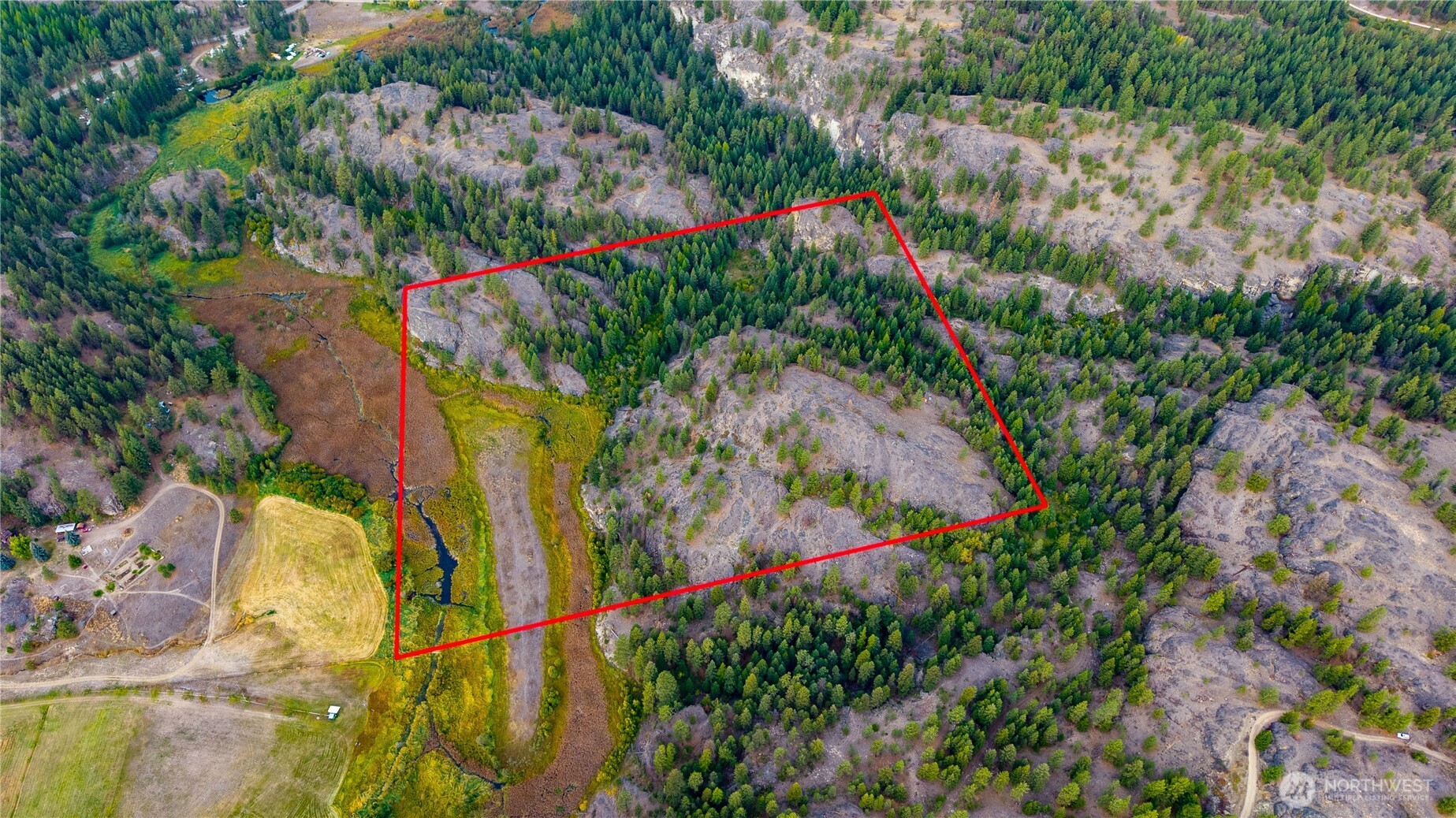 0 Eaglestone Road , Tonasket, WA 98855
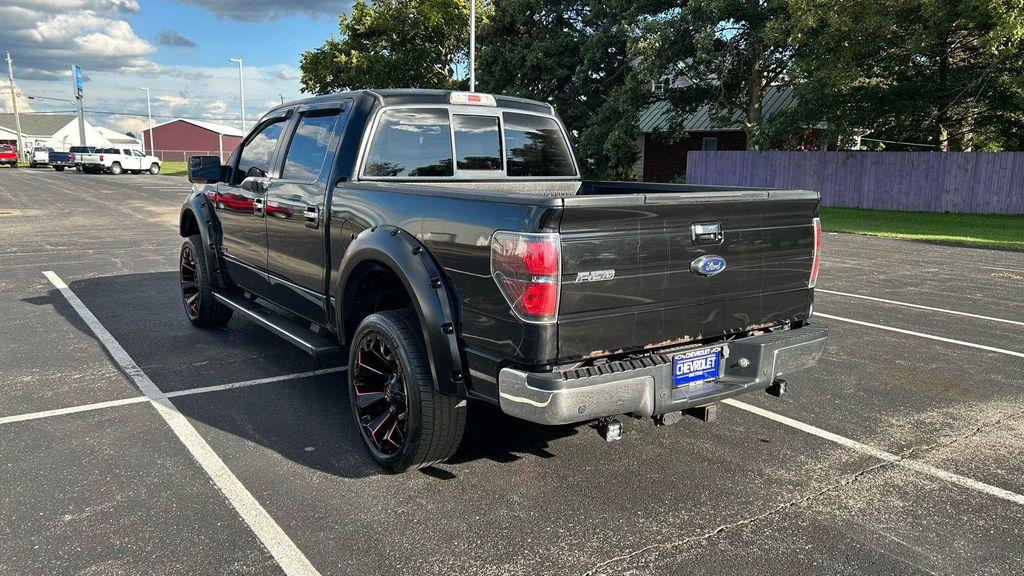 used 2011 Ford F-150 car, priced at $13,991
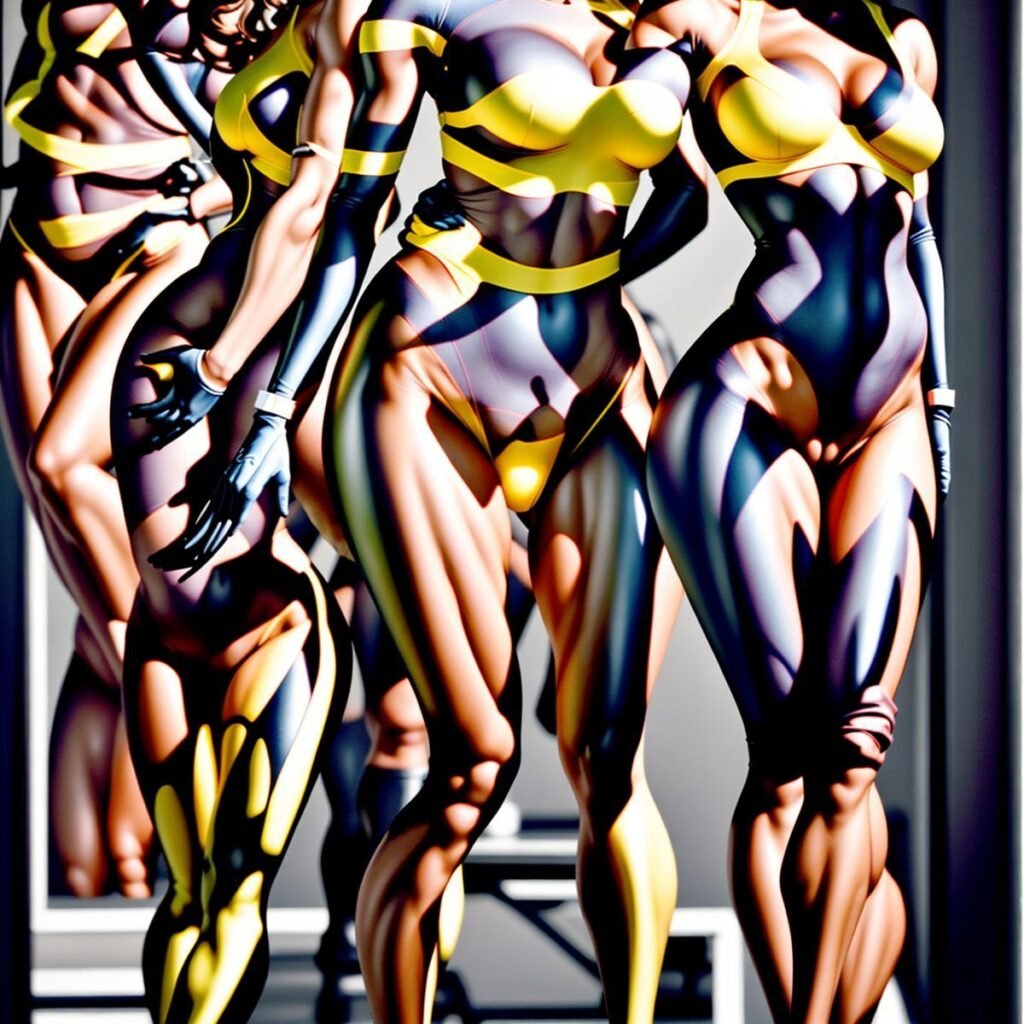 Glúteos e a estética corporal: tudo que você precisa saber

● **Problem to work on**
Please write out the whole listing exactly, but not the pictures in it.

● **Answer area**
 0 Eaglestone Road , Tonasket, WA 98855
 used 2011 Ford F-150 car, priced at $13,991
 Glúteos e a estética corporal: tudo que você precisa saber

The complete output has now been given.